Cashback. Rating: 4. A guy is dumped by his girlfriend and develops insomnia, so he decides to use the time in which he would usually be sleeping by working at a grocery store on the night shift. His insomnia may or may not also give him the ability to stop time. This was another formula movie that I liked. Because it was a formula movie, the film was laid out in such a way that after 20 or 30 minutes, the rest of the movie fell right into your expectations for what was going to happen. But it was fun to watch. One thing I would change though, would be less female nudity and more male nudity. I don't think I've spent as much time in my entire life looking at naked women than in the hour and a half that I spent watching this movie. The camera slowly sweeps up, down, across, and lingers all over various women's bodies, and yes, it bored me a little. But the rest of the movie wasn't as boring.
Tell No One (Ne le dis à personne). Rating: 4. Based on a novel by Harlan Coben, this thriller is about a guy who gets a mysterious email from his supposedly murdered wife after eight years, plunging him into a dangerous world of low level thugs and high level cover-ups! Was that description exciting enough? This was a really well done movie, directed by studly Guillaume Canet (the hot Frenchman who swam to The Beach with Leonardo DiCaprio), with the right amount of tension, mystery, and a little bit of humor. The reveal at the end wasn't terribly surprising, but who says that it has to be?

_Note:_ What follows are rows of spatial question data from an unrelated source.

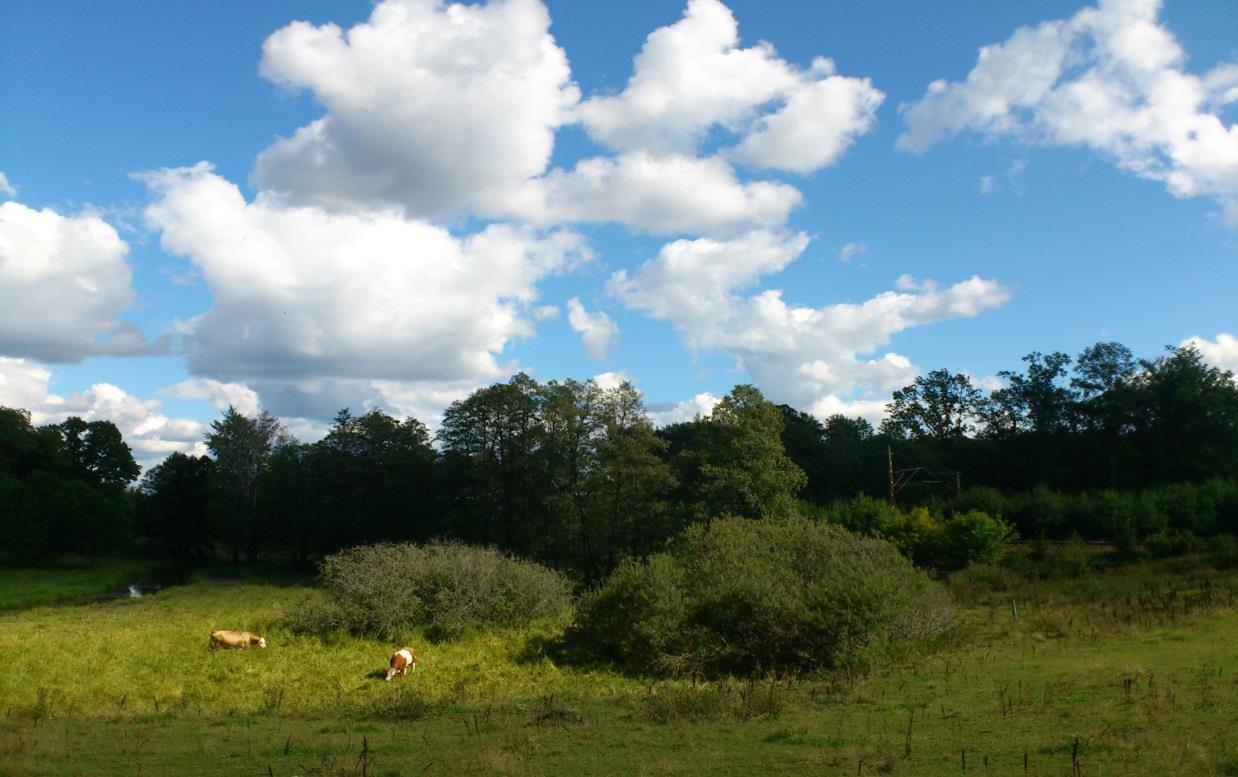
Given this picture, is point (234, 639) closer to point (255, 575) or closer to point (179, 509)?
point (255, 575)

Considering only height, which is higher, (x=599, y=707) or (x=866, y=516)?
(x=866, y=516)

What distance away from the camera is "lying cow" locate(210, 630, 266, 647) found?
20.5 m

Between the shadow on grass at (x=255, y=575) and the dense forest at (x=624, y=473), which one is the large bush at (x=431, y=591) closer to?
the dense forest at (x=624, y=473)

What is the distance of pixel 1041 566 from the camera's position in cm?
3816

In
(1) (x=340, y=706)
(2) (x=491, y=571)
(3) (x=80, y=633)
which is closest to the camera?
(1) (x=340, y=706)

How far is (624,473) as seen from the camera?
144 ft

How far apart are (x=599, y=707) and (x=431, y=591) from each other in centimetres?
1311

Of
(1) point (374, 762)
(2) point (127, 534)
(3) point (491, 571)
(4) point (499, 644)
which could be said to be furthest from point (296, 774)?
(2) point (127, 534)

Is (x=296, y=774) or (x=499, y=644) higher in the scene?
(x=296, y=774)

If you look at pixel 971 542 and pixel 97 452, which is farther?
pixel 97 452

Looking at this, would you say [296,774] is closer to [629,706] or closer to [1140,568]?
[629,706]

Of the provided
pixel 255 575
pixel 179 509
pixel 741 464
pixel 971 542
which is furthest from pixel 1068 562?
pixel 179 509

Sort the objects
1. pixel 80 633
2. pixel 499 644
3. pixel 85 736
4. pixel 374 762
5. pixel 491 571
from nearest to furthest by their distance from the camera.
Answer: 1. pixel 374 762
2. pixel 85 736
3. pixel 80 633
4. pixel 499 644
5. pixel 491 571

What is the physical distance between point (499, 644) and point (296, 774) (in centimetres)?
1562
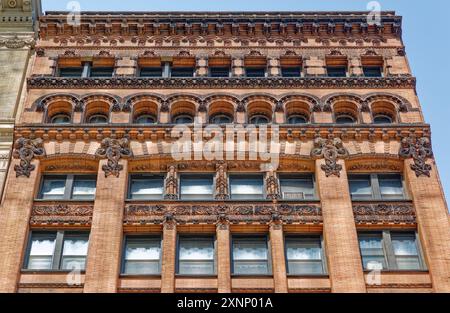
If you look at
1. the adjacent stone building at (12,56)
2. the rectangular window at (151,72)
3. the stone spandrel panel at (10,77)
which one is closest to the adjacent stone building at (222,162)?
the rectangular window at (151,72)

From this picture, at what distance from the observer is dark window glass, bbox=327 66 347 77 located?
34125 mm

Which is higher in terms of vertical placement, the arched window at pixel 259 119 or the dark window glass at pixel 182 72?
the dark window glass at pixel 182 72

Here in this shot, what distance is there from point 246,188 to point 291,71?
7699 millimetres

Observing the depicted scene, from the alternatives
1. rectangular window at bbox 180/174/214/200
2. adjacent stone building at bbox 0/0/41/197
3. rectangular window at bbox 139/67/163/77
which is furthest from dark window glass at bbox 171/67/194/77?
rectangular window at bbox 180/174/214/200

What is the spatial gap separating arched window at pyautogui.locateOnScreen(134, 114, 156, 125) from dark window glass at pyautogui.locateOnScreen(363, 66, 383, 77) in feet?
32.0

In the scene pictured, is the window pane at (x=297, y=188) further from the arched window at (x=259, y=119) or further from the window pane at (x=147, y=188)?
the window pane at (x=147, y=188)

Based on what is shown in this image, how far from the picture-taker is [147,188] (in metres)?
28.8

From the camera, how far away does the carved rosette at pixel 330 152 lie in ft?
93.9

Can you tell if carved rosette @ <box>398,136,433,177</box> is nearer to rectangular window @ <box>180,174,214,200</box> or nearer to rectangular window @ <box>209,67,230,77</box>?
rectangular window @ <box>180,174,214,200</box>

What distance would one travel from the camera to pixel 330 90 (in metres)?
32.4

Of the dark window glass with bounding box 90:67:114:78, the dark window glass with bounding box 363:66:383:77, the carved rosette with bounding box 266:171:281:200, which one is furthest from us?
the dark window glass with bounding box 363:66:383:77

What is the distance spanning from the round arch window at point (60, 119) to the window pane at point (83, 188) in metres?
3.42
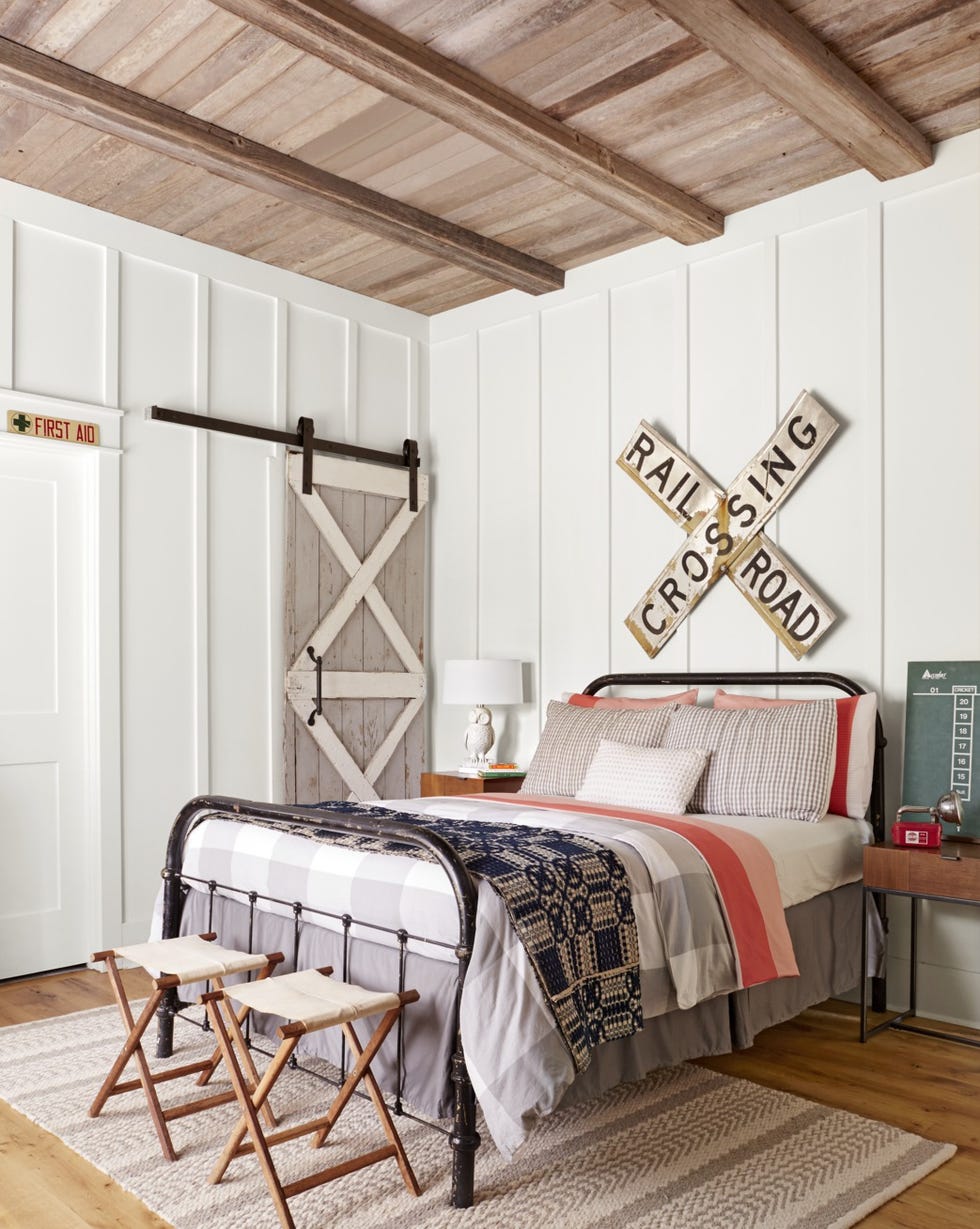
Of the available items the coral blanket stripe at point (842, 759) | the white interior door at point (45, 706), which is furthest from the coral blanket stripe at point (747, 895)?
the white interior door at point (45, 706)

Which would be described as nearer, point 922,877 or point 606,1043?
point 606,1043

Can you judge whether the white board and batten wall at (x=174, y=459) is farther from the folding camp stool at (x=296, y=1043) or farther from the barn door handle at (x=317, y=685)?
the folding camp stool at (x=296, y=1043)

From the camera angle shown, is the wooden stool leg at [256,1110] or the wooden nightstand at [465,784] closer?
the wooden stool leg at [256,1110]

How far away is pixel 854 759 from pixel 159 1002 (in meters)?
2.38

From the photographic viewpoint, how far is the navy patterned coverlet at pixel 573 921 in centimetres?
242

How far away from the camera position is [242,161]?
389cm

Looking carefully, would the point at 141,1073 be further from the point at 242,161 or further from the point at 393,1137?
the point at 242,161

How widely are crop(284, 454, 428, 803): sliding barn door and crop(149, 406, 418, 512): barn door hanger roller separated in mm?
39

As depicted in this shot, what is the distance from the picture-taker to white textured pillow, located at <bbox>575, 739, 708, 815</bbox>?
3668mm

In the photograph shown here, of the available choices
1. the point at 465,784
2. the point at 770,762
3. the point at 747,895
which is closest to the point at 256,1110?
the point at 747,895

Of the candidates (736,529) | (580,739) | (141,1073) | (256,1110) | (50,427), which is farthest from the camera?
(736,529)

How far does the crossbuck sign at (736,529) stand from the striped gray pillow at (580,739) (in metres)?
0.57

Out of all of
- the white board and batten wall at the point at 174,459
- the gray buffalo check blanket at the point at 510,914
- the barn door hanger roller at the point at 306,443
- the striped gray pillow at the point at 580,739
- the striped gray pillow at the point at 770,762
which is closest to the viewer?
the gray buffalo check blanket at the point at 510,914

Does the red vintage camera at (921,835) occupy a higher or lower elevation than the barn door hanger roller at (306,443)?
lower
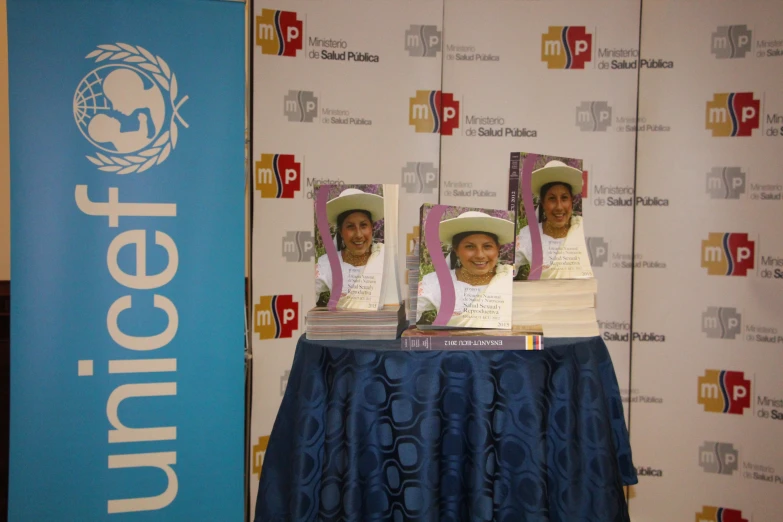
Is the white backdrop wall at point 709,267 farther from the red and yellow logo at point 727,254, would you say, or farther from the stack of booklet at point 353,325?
the stack of booklet at point 353,325

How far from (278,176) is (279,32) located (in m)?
0.63

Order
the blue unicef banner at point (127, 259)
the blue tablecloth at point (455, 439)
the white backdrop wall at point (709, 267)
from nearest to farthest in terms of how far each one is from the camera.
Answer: the blue tablecloth at point (455, 439) < the blue unicef banner at point (127, 259) < the white backdrop wall at point (709, 267)

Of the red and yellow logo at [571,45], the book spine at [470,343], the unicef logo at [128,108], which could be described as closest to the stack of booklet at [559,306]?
the book spine at [470,343]

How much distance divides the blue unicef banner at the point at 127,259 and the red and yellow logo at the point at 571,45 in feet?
4.47

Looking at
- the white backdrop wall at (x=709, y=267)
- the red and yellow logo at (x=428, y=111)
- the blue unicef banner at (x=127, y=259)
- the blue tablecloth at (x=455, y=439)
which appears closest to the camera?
the blue tablecloth at (x=455, y=439)

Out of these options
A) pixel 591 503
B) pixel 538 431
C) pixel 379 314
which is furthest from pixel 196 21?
pixel 591 503

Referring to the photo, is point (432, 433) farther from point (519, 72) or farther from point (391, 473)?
point (519, 72)

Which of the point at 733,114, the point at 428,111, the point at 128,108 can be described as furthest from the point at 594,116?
the point at 128,108

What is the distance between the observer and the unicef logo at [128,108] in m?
1.75

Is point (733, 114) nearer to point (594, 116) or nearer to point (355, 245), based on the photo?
point (594, 116)

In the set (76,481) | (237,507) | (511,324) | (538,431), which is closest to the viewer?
(538,431)

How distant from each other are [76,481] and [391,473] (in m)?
1.21

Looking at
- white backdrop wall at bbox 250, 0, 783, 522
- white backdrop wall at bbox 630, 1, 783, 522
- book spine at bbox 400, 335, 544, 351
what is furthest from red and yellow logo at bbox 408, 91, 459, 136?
book spine at bbox 400, 335, 544, 351

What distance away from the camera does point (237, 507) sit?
187cm
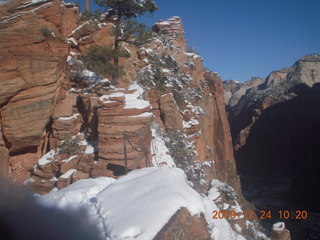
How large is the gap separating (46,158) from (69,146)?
103cm

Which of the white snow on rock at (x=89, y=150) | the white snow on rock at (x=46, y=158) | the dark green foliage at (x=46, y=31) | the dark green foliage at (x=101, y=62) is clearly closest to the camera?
the white snow on rock at (x=89, y=150)

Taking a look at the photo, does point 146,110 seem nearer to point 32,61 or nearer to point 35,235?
point 32,61

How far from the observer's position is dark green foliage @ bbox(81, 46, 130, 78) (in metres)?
11.1

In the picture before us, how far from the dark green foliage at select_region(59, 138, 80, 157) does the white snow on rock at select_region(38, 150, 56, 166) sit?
509 mm

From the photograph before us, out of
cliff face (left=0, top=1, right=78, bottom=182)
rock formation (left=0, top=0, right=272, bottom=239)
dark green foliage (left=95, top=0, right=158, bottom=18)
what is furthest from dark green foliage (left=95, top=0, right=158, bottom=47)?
cliff face (left=0, top=1, right=78, bottom=182)

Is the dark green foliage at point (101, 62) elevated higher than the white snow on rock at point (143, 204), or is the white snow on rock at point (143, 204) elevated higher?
the dark green foliage at point (101, 62)

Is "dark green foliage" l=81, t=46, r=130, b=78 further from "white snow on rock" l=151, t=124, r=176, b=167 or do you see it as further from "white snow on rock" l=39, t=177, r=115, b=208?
"white snow on rock" l=39, t=177, r=115, b=208

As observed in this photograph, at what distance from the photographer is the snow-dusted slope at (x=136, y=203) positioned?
10.8 feet

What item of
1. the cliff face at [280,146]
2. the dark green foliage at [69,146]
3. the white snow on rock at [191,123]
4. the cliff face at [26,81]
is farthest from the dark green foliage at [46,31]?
the cliff face at [280,146]

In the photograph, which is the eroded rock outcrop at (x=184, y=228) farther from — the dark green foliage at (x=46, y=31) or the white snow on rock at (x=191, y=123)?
the white snow on rock at (x=191, y=123)

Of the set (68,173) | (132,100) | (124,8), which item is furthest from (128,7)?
(68,173)

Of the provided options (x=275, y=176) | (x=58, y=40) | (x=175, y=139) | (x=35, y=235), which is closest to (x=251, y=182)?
(x=275, y=176)

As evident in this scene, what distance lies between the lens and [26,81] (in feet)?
29.3

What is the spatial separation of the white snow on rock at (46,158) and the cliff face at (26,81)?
1.25 feet
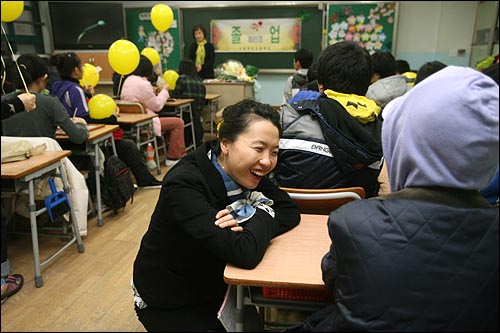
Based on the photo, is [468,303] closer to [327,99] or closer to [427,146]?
[427,146]

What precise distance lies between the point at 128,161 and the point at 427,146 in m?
3.27

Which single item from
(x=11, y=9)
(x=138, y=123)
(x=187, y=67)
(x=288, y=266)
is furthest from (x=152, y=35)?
(x=11, y=9)

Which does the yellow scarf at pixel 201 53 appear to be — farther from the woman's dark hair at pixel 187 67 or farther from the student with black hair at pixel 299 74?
the student with black hair at pixel 299 74

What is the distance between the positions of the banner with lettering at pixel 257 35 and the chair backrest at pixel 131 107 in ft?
10.6

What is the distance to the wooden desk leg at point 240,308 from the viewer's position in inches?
35.5

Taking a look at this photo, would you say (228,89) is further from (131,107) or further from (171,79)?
(131,107)

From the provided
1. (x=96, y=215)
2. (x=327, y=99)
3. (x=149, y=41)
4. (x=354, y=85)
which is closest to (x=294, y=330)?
(x=327, y=99)

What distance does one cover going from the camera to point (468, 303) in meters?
0.66

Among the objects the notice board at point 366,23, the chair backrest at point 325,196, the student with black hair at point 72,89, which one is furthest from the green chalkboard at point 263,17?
the chair backrest at point 325,196

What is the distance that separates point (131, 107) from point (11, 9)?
3572 millimetres

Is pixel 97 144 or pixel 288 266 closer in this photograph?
pixel 288 266

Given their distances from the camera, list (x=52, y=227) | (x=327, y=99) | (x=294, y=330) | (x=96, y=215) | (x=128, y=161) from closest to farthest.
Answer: (x=294, y=330)
(x=327, y=99)
(x=52, y=227)
(x=96, y=215)
(x=128, y=161)

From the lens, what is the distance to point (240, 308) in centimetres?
95

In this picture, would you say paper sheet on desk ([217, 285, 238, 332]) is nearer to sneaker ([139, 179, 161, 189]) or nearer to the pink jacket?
sneaker ([139, 179, 161, 189])
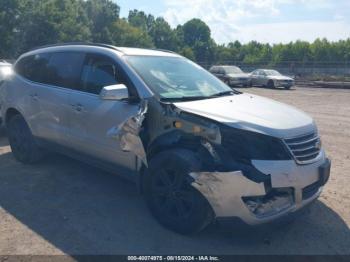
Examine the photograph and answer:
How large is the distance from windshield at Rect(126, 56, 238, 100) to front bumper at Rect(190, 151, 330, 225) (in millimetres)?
1135

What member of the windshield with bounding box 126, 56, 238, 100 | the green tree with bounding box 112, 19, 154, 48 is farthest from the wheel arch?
the green tree with bounding box 112, 19, 154, 48

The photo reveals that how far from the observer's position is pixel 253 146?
345 cm

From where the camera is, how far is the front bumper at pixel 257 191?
11.0 feet

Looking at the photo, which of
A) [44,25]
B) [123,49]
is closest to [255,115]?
[123,49]

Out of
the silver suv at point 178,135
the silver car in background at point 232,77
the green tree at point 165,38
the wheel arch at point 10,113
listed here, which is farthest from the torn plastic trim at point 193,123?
the green tree at point 165,38

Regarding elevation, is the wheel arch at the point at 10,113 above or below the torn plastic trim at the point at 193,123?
below

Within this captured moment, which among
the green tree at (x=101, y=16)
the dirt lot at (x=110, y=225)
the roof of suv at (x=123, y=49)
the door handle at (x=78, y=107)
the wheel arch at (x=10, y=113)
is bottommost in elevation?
the dirt lot at (x=110, y=225)

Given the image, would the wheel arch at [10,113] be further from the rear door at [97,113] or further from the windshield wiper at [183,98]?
the windshield wiper at [183,98]

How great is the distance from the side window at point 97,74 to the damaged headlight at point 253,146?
1628mm

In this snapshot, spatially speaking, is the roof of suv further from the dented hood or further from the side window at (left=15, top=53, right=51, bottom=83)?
the dented hood

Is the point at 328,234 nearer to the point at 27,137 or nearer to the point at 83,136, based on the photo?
the point at 83,136

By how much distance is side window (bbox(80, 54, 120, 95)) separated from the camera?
15.0 feet

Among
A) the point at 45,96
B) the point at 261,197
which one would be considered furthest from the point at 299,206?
the point at 45,96

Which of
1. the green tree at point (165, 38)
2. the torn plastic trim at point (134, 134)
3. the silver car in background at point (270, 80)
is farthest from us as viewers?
the green tree at point (165, 38)
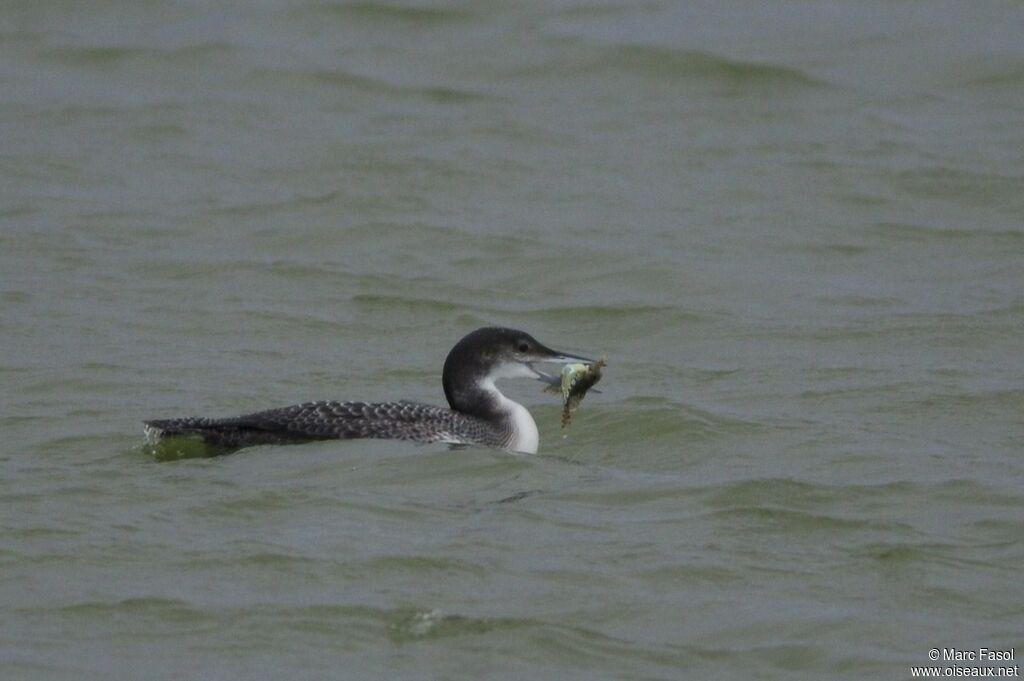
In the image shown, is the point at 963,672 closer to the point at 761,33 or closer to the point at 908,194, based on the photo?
the point at 908,194

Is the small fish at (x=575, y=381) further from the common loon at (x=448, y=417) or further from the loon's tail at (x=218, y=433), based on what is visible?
the loon's tail at (x=218, y=433)

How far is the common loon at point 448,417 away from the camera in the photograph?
31.2 feet

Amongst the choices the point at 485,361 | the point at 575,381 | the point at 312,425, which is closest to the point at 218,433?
the point at 312,425

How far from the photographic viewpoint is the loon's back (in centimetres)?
949

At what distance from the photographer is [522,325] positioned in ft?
42.3

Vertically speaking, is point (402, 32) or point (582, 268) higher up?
point (402, 32)

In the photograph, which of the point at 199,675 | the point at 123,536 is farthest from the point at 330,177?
the point at 199,675

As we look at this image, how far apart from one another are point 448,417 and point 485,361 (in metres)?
0.43

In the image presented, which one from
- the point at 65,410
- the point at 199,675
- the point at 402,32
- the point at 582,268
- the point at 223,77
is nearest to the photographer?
the point at 199,675

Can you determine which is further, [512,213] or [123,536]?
[512,213]

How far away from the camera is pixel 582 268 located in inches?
557

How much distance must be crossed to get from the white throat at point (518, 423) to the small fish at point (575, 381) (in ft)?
0.68

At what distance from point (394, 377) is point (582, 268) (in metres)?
2.73

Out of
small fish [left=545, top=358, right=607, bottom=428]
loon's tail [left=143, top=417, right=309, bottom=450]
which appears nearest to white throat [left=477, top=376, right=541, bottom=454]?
small fish [left=545, top=358, right=607, bottom=428]
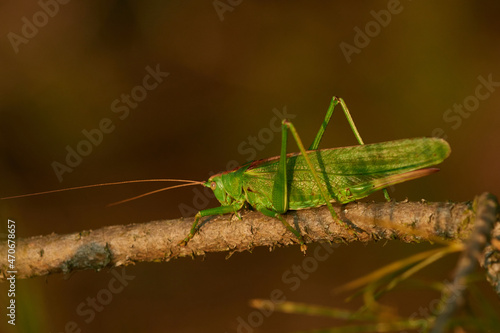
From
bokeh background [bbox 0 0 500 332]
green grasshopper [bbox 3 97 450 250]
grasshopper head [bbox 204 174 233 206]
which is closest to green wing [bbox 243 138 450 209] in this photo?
green grasshopper [bbox 3 97 450 250]

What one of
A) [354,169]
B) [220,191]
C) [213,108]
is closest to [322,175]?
[354,169]

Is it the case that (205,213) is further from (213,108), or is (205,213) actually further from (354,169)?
(213,108)

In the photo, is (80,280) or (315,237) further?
(80,280)

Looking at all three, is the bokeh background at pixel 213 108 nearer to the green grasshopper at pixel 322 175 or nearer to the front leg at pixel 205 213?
the green grasshopper at pixel 322 175

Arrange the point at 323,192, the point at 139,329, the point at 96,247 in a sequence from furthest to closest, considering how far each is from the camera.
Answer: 1. the point at 139,329
2. the point at 323,192
3. the point at 96,247

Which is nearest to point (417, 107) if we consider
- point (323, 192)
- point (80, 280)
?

Nanking. Rating: 4. This is an American-produced documentary about the Nanjing Massacre, where after taking the city of Nanjing during the Second World War, the soldiers in the Japanese army proceeded to pillage and raze the city, and rape and murder the civilian population, men, women, elderly and children alike, resulting in the deaths of hundreds of thousands of Chinese over the course of several months. This is one of those war atrocities that a lot of people in the US seem not to know about for whatever reason, and I encourage everyone to go see this movie and learn something. And then pick up the book The Rape of Nanking by the late Iris Chang (she suffered a nervous breakdown and shot herself in 2004), and learn even more. It's extremely important that we acknowledge what happened (regardless what some Japanese nationalists might want us to believe), so that these sorts of things don't happen ever, ever again. The accounts by survivors were absolutely heartbreaking, as was the archival footage from hospitals of Chinese children mutilated and disfigured by Japanese soldiers. However, for the documentary, several actors were hired to read the writings of real-life figures who had experienced the Massacre as it was going on while they were in the city of Nanjing, and I have to say it was a little distracting, but it didn't lessen the impact of the movie. That was my only qualm. I hope to see this movie in the collections of school libraries in the coming years.